Crime victims may be very reluctant to come forward if they happen to lack citizenship and a valid visa for being in the United States. Coming forward and cooperating with authorities may cause you to be deported. Keeping quite, or even continuing to endure violence (as in domestic violence situations) may be the preferred choice (especially where children may become separated from their parents as a result). Does it make sense to give such crime victims who cooperate with prosecutors a visa to let them stay here lawfully? It certainly seems to be humane and rational, but the federal law that authorized such visas (just now forthcoming according to an article by Anna Gorman in the LA Times) is also a text book example of governing through crime.
In Governing through Crime, chapter 3, I argue that crime victims have become the idealized citizen subjects of our time, literally the model subject through which government imagines the needs of the governed. Here the identity as crime victim literally establishes a citizen (or at least the possibility of gaining citizenship). Moreover, it is only those victimized non-citizens who act out the required role of cooperating with prosecutors who fulfill this idealized picture of the victim (many real victims do not cooperate for complex reasons).
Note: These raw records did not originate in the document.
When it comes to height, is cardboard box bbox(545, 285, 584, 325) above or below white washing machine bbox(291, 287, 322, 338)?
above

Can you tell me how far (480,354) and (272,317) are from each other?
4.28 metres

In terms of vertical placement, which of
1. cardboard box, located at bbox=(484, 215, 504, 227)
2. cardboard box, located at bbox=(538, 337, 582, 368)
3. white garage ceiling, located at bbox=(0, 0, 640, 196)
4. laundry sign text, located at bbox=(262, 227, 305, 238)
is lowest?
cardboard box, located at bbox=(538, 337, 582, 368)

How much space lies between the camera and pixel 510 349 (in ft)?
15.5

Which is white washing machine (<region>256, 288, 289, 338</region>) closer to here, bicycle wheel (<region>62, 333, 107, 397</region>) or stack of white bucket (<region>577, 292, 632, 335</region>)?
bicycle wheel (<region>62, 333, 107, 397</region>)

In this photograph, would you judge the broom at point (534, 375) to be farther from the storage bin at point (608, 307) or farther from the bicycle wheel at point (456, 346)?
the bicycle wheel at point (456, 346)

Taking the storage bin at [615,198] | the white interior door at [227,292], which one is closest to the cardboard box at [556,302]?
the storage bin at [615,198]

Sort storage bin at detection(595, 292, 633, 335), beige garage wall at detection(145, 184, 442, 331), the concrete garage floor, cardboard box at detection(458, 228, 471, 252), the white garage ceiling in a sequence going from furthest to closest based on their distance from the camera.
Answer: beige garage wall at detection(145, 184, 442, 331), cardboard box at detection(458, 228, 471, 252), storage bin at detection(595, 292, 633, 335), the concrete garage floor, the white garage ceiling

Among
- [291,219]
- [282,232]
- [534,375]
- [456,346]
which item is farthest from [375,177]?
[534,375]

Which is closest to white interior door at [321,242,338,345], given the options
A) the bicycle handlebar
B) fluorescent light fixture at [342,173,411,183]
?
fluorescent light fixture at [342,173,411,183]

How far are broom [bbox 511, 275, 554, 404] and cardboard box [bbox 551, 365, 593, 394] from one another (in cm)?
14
Protection for non-citizens without valid visas against sudden and arbitrary removal from the United States (and mandatory detention until removal) is badly needed. If such individuals are removed it should be after individual assessment of their case, including the protection of their human rights both in their native country and in the impact their removal will have on people here, e.g., their US born children. Carving out a special status for crime victims only reveals our ongoing obsession with crime and our demand that crime victims assume a certain kind of identity, one linked to the state's power to punish.